* **Instructions to follow**
Copy out the final stretch of the listing: the line that contains "As illustrated by" and all lines after it, exactly as they appear.

* **Entries shown**
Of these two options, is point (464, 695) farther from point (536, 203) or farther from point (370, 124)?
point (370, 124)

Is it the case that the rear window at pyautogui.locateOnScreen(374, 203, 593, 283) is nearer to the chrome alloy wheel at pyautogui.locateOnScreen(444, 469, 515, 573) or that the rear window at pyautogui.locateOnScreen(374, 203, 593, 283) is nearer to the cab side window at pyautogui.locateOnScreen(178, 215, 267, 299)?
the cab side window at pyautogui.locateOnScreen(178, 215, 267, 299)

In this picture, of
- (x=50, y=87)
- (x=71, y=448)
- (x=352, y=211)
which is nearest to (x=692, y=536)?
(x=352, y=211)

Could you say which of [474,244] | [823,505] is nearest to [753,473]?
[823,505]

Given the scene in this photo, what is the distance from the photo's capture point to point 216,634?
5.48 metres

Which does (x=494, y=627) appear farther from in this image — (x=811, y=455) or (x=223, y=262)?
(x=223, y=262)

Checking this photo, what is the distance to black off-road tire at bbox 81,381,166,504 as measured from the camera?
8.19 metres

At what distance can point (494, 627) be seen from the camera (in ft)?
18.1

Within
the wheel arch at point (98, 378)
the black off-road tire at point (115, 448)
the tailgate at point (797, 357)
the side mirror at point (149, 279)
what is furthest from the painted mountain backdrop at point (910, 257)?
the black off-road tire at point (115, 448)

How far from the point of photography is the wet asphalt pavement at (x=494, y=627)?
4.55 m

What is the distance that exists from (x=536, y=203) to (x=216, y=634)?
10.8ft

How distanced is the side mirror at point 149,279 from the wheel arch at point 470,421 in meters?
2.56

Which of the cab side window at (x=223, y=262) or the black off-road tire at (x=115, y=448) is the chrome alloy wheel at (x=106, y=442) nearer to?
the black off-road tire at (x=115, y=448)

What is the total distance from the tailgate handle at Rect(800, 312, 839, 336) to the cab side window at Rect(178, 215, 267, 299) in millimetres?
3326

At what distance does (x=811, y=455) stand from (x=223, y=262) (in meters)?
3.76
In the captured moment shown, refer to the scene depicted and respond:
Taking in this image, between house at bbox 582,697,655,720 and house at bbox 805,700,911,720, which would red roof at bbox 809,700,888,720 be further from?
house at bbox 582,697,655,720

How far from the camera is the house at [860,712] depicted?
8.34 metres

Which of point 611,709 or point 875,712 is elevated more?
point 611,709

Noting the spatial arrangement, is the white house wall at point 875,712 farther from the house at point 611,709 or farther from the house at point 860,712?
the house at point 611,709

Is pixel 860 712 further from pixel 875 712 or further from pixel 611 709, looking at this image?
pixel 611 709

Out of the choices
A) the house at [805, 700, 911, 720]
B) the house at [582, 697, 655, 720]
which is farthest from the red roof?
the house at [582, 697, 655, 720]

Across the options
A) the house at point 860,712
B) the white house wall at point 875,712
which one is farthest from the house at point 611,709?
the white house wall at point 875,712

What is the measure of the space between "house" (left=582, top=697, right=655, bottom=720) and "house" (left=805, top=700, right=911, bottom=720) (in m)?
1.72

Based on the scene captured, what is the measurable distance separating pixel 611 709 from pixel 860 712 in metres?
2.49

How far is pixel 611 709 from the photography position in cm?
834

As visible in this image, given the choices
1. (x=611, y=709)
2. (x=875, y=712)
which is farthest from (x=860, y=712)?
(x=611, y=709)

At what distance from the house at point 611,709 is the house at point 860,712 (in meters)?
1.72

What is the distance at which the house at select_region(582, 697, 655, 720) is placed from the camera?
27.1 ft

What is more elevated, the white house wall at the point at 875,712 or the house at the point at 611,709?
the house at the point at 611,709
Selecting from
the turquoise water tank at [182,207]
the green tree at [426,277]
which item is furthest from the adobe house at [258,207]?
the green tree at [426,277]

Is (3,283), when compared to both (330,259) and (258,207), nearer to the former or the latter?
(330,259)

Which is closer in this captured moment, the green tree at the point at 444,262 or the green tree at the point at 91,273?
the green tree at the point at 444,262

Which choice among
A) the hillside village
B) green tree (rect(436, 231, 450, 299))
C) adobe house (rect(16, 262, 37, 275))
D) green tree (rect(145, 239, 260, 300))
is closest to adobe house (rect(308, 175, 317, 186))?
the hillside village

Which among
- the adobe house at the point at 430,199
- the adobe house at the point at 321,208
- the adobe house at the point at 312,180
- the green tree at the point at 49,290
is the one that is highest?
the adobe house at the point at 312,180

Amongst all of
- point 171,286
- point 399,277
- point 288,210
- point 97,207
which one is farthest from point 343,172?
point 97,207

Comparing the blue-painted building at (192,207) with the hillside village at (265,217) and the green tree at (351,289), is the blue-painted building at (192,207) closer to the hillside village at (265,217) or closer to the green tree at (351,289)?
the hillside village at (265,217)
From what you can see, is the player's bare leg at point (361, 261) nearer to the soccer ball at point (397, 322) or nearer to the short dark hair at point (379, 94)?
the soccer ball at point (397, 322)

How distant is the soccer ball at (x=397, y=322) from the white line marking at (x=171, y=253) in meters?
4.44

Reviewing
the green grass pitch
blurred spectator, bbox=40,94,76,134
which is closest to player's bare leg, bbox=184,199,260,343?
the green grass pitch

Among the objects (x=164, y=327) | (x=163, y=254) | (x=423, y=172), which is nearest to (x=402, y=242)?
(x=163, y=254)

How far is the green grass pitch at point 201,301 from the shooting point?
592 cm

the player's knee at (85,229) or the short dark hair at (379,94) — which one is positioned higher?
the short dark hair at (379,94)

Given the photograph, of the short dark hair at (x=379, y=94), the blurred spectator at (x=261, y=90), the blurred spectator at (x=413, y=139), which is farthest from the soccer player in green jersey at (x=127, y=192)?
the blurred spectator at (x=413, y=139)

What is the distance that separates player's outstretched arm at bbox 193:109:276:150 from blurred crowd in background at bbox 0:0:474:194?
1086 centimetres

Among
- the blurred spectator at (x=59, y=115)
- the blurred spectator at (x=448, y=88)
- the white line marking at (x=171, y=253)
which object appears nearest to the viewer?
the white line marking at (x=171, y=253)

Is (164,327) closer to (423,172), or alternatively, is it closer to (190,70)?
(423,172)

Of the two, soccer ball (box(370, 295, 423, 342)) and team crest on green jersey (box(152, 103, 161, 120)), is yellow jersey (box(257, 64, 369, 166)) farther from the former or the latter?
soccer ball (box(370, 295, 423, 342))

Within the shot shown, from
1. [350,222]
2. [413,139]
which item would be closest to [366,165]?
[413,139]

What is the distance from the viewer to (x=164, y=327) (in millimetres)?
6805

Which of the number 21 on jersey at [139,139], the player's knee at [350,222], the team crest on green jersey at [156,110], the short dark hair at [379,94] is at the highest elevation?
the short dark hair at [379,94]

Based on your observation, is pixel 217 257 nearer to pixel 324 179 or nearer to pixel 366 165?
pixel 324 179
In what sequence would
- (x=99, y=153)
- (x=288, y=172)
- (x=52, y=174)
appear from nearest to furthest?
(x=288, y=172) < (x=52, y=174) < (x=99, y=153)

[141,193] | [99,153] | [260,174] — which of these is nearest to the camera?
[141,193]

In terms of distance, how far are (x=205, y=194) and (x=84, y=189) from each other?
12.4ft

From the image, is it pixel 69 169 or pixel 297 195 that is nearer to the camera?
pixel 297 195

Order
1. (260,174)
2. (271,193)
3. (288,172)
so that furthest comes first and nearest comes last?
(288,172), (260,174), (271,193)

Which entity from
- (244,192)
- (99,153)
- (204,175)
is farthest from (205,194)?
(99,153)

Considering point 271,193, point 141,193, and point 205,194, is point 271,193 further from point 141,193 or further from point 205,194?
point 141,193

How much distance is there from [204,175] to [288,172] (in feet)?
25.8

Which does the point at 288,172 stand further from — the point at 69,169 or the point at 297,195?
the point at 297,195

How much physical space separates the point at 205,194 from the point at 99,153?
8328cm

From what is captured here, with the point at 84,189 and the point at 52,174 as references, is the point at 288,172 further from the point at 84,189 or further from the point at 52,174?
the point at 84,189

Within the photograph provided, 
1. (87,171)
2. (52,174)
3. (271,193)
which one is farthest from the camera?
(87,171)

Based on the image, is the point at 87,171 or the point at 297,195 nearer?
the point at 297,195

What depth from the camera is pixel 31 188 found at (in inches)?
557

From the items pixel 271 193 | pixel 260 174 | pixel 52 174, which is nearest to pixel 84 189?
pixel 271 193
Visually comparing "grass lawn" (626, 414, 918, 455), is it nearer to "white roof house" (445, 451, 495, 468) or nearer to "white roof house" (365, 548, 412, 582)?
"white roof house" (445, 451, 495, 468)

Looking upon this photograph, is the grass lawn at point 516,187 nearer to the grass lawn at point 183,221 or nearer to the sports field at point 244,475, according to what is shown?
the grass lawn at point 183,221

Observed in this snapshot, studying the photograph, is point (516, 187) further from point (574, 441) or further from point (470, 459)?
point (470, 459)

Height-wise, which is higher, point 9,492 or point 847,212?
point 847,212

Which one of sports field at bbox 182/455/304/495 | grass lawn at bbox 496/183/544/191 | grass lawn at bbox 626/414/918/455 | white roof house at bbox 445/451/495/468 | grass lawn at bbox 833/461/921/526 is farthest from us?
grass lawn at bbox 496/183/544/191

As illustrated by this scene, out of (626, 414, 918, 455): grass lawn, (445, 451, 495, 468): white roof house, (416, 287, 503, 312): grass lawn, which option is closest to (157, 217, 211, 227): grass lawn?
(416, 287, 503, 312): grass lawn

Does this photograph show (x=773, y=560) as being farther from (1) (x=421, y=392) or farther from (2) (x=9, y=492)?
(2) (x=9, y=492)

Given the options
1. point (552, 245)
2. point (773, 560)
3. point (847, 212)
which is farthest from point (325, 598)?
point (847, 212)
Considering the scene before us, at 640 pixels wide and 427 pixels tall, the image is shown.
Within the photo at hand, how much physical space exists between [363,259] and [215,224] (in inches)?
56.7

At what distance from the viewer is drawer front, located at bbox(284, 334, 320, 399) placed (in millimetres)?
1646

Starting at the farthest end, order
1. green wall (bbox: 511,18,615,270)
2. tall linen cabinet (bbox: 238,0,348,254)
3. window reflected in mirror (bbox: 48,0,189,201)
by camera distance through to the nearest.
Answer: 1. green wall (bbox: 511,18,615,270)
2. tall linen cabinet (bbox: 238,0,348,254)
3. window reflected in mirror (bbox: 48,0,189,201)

* **Task output**
As illustrated by this scene, out of (626, 414, 918, 455): grass lawn, (445, 451, 495, 468): white roof house, (416, 287, 503, 312): grass lawn, which option is closest to (157, 217, 211, 227): grass lawn?
(416, 287, 503, 312): grass lawn

Does this photograph show (x=773, y=560) as being farther from (1) (x=421, y=392) or farther from (2) (x=9, y=492)?
(2) (x=9, y=492)

Given the options
1. point (552, 245)
2. point (773, 560)
3. point (847, 212)
which is farthest from point (325, 598)?
point (847, 212)
Considering the scene before us, at 640 pixels wide and 427 pixels tall, the image is shown.
Within the photo at hand, how much physical space exists between [363,259] and [215,224] (in inches)?
56.7

At what distance from the viewer is drawer front, located at bbox(284, 334, 320, 399) placed (in millimetres)?
1646

Starting at the farthest end, order
1. green wall (bbox: 511,18,615,270)
2. tall linen cabinet (bbox: 238,0,348,254)
3. window reflected in mirror (bbox: 48,0,189,201)
by camera distance through to the nearest.
Answer: 1. green wall (bbox: 511,18,615,270)
2. tall linen cabinet (bbox: 238,0,348,254)
3. window reflected in mirror (bbox: 48,0,189,201)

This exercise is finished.